Confusion between open and closed intervals

Question

I'm trying to solve the following exercise:

In each case below, say whether the given statement is true for the universe (0, 1) = {x ∈ R | 0 < x < 1}, and say whether it is true for the universe [0, 1] = {x ∈ R | 0 ≤ x ≤ 1}. For each of the four cases, you should therefore give two true-or-false answers.

• a. ∀x(∃y(x > y))
• b. ∀x(∃y(x ≥ y))
• c. ∃y(∀x(x > y))
• d. ∃y(∀x(x ≥ y))

From here I can see that a(every number in the universe has a number less than itself) is true in the open interval, but not in the closed. I just can't get my head around why that is. I know that in the open interval 0 is not included, so how can the lowest possible value in that interval(exclusive 0) still have a y that is lower than it? If any one can give me a good explanation for this I would really appreciate it.

Answer 1

The reason is following. I claim that in $(0,1)$, for any $x\in(0,1)$, there exists $y\in(0,1)$ such that $y<x$. One way to prove my claim is to construct $y$ for any $x$, and I can do so by taking $y=x/2$.
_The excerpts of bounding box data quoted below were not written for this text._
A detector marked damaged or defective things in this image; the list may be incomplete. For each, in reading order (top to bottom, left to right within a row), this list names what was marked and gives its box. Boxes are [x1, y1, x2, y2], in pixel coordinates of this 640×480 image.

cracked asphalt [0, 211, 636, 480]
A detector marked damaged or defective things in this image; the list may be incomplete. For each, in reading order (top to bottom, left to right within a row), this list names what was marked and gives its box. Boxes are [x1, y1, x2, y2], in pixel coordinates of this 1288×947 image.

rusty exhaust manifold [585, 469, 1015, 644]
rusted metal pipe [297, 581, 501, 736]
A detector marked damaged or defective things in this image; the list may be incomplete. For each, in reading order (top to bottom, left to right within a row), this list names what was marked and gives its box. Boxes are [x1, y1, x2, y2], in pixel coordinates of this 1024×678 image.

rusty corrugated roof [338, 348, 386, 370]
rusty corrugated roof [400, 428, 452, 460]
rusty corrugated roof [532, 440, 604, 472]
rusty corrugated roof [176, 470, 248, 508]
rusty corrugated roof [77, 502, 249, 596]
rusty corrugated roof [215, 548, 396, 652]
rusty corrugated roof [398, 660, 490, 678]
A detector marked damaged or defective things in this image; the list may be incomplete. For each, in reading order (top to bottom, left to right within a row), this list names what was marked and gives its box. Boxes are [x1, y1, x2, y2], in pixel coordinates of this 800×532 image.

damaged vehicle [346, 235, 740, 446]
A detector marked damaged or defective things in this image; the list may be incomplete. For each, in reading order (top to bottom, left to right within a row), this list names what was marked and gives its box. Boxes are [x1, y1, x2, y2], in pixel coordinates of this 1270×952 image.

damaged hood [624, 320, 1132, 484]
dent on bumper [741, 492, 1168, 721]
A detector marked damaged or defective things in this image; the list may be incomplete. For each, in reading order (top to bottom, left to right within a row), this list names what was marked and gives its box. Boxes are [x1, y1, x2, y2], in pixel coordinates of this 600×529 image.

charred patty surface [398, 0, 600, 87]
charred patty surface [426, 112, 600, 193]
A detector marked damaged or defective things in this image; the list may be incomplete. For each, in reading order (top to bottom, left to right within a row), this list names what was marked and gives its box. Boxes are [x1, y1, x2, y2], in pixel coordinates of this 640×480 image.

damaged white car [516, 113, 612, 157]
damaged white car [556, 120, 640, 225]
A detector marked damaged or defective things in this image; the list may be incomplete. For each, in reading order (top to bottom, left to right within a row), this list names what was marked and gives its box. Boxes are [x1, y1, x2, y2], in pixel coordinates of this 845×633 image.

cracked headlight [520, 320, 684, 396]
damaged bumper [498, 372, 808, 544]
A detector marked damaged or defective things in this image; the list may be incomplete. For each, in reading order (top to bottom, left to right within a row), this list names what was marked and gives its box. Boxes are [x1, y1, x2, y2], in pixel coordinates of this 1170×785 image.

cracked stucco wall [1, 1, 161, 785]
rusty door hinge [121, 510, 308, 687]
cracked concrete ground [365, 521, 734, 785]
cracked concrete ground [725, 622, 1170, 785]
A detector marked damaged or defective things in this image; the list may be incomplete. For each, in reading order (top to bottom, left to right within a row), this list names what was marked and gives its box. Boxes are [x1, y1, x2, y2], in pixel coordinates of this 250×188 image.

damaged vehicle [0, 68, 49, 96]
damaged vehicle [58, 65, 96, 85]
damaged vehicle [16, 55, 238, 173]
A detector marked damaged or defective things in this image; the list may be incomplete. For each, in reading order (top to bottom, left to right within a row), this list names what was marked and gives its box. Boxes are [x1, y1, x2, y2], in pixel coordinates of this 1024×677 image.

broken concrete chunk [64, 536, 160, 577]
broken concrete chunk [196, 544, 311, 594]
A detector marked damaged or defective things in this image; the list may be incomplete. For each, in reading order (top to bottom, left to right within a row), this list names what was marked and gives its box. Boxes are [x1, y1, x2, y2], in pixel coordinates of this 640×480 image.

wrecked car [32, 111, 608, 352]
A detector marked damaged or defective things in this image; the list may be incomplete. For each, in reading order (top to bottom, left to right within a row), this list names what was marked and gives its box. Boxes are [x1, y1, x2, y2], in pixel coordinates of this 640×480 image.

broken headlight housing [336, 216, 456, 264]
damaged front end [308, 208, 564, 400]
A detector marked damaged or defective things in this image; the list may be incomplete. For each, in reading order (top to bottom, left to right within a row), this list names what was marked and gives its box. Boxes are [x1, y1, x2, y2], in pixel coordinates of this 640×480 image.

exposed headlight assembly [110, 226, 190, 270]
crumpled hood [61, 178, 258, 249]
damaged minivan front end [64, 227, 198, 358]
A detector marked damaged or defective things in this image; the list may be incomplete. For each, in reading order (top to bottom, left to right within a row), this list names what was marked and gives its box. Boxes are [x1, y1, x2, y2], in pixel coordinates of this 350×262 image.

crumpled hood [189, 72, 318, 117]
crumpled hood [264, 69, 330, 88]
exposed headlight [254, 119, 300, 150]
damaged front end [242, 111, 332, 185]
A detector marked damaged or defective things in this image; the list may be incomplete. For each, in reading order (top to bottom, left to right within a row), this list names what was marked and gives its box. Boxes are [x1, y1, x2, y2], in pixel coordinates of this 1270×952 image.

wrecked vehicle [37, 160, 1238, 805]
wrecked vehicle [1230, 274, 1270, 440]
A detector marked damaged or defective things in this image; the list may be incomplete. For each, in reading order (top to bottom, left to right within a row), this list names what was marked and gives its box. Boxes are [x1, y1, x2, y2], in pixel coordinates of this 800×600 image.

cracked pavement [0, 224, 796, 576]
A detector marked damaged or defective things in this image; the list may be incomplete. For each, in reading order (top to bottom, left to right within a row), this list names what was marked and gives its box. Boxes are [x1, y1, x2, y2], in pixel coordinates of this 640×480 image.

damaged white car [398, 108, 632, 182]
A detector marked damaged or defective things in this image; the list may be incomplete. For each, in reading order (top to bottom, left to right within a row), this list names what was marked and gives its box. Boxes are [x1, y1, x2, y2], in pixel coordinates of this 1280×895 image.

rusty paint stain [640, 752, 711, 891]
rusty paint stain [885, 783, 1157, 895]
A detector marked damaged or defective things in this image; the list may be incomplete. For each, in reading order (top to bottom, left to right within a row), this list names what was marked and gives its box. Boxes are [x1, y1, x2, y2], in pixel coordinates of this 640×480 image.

I cannot do the construction (and hence prove similar claim) in $[0,1]$, since for $x=0$, $y\in[0,1]$ such that $y<x$ does not exist.

As a side remark, your 'lowest possible value in that interval(exclusive 0) still have a y that is lower than it' is not what the property at hand is. The property at hand says that given $X$, for any $x\in X$, there exists $y\in X$ such that $y<x$.